TEXTAUSZUG>
::::::

Wer war bei den Sexual Spastics noch dabei?

Vratny Peter, Lipps Harry, Haslinger Stefan. Hard Core war damals in Oberösterreich eine Riesensache, wir waren da zum richtigen Zeitpunkt dran. Da waren ein paar Riffs dabei Richtung Fugazi, ein bisschen Crossover, Metal, das ist schon gefahren. Im Flex in Wien haben wir mal an einem Mittwoch gespielt, ganz alleine, waren auch 200 Leute da. Das war noch im alten Flex, das war saugeil, so abgefuckte Buden mag ich, das ist mir viel lieber als was nobles. Vom Konzert im Kraftwerk in Steyr gibt’s auch ein Video, Dharma Bums Insane aus Steyr und wir im Kraftwerk. Das alte Kraftwerk war auch ein Wahnsinn, genial, ein altes Gewölbe, wenn da 200 Leute drin waren ist die Hölle abgegangen. Da sind die Leute noch richtig ausgezuckt bei den Konzerten…

Heute filmen sie alle mit dem Handy mit, da habens keine Zeit mehr zu tanzen.

Ja, wir haben noch unsren Schädel gebeutelt und die habens Handy in der Hand.

::::::

AUSGANGSDATEN>
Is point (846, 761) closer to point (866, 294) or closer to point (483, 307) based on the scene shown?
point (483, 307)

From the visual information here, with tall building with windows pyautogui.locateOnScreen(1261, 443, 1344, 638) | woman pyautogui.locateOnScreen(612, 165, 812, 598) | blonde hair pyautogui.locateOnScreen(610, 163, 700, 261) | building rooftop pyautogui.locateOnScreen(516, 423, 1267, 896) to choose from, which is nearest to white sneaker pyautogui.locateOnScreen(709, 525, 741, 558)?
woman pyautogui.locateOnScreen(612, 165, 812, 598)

::::::

AUFGABE> Entnimm dem Text über die Sexual Spastics wörtlich die Stelle von „Wer war bei“ bis einschließlich „mehr zu tanzen.“. Für die Bearbeitung zählt allein der Text.

LÖSUNG>
Wer war bei den Sexual Spastics noch dabei?

Vratny Peter, Lipps Harry, Haslinger Stefan. Hard Core war damals in Oberösterreich eine Riesensache, wir waren da zum richtigen Zeitpunkt dran. Da waren ein paar Riffs dabei Richtung Fugazi, ein bisschen Crossover, Metal, das ist schon gefahren. Im Flex in Wien haben wir mal an einem Mittwoch gespielt, ganz alleine, waren auch 200 Leute da. Das war noch im alten Flex, das war saugeil, so abgefuckte Buden mag ich, das ist mir viel lieber als was nobles. Vom Konzert im Kraftwerk in Steyr gibt’s auch ein Video, Dharma Bums Insane aus Steyr und wir im Kraftwerk. Das alte Kraftwerk war auch ein Wahnsinn, genial, ein altes Gewölbe, wenn da 200 Leute drin waren ist die Hölle abgegangen. Da sind die Leute noch richtig ausgezuckt bei den Konzerten…

Heute filmen sie alle mit dem Handy mit, da habens keine Zeit mehr zu tanzen.